START DATA FOR THIS TASK

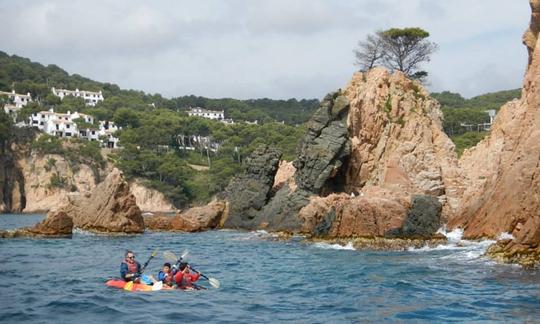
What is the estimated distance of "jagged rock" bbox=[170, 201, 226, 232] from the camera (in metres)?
56.6

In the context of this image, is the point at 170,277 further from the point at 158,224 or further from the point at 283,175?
the point at 283,175

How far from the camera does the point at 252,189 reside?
192 feet

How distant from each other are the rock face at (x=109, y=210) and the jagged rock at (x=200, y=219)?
227 inches

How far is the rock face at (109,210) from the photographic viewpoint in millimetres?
49250

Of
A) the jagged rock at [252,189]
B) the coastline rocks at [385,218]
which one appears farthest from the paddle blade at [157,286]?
the jagged rock at [252,189]

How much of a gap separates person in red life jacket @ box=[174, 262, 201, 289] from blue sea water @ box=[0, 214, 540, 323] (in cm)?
94

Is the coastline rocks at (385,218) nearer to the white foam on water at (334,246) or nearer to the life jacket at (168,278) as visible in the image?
the white foam on water at (334,246)

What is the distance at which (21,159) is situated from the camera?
4624 inches

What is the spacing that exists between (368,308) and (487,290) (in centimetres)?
452

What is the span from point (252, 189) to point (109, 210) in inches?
546

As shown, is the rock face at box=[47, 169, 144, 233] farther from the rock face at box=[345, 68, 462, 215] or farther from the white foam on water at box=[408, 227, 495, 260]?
the white foam on water at box=[408, 227, 495, 260]

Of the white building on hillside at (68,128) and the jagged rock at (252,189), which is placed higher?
the white building on hillside at (68,128)

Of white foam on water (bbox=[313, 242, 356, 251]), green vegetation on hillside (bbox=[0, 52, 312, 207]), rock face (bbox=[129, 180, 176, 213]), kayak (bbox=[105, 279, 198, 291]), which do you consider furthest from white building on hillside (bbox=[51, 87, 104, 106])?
kayak (bbox=[105, 279, 198, 291])

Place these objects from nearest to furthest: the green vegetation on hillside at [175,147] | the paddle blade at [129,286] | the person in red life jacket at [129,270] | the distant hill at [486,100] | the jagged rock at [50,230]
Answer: the paddle blade at [129,286] < the person in red life jacket at [129,270] < the jagged rock at [50,230] < the green vegetation on hillside at [175,147] < the distant hill at [486,100]
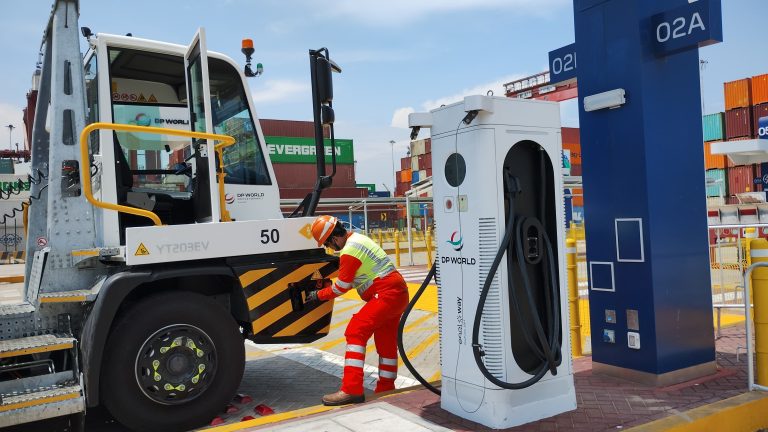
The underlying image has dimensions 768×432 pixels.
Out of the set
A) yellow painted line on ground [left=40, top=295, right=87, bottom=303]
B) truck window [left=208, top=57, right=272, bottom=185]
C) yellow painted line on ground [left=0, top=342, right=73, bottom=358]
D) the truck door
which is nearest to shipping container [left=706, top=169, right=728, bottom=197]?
truck window [left=208, top=57, right=272, bottom=185]

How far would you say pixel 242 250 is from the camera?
5133 millimetres

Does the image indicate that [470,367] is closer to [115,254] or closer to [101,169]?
[115,254]

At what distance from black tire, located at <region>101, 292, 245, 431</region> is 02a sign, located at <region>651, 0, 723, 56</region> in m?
4.16

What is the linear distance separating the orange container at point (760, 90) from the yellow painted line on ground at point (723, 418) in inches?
1396

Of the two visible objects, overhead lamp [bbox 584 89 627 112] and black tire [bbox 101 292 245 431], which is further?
overhead lamp [bbox 584 89 627 112]

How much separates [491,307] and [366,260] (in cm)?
150

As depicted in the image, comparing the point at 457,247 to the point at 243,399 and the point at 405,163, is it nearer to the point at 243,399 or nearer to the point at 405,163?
the point at 243,399

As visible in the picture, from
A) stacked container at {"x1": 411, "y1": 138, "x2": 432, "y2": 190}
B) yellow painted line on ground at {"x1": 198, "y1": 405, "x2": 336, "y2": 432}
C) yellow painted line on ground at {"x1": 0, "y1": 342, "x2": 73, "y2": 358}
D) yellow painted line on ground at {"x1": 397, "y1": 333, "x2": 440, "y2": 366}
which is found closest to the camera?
yellow painted line on ground at {"x1": 198, "y1": 405, "x2": 336, "y2": 432}

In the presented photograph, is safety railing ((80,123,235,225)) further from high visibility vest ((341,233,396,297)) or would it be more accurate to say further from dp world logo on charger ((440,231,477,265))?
dp world logo on charger ((440,231,477,265))

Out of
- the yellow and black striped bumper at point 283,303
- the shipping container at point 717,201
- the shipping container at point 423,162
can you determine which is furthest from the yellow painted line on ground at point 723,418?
the shipping container at point 423,162

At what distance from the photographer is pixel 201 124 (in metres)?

END DATA FOR THIS TASK

Render everything from the start of the entries down to the line containing "4624 inches" as a Markdown table with the columns Row and Line, giving each nonblank line its own numbered row. Omit the pictures.

TASK RESULT:
| Row | Line |
|---|---|
| 1 | What is the estimated distance of "jagged rock" bbox=[170, 201, 226, 232] from the camera (in metres)? |
| 2 | 56.6 |
| 3 | In the context of this image, is the point at 170,277 further from the point at 158,224 or further from the point at 283,175? |
| 4 | the point at 283,175 |
| 5 | How far from the camera does the point at 252,189 reside? |
| 6 | 192 feet |
| 7 | How distant from each other are the rock face at (x=109, y=210) and the jagged rock at (x=200, y=219)? |
| 8 | 227 inches |
| 9 | How far is the rock face at (109,210) from the photographic viewpoint in millimetres? |
| 10 | 49250 |
| 11 | Of |
| 12 | A) the jagged rock at [252,189] |
| 13 | B) the coastline rocks at [385,218] |
| 14 | which one appears farthest from the paddle blade at [157,286]? |
| 15 | the jagged rock at [252,189] |
| 16 | How much of a gap separates person in red life jacket @ box=[174, 262, 201, 289] from blue sea water @ box=[0, 214, 540, 323] (in cm)? |
| 17 | 94 |
| 18 | Is the coastline rocks at (385,218) nearer to the white foam on water at (334,246) or nearer to the life jacket at (168,278) as visible in the image? |
| 19 | the white foam on water at (334,246) |
| 20 | What is the distance at which (21,159) is situated from the camera? |
| 21 | 4624 inches |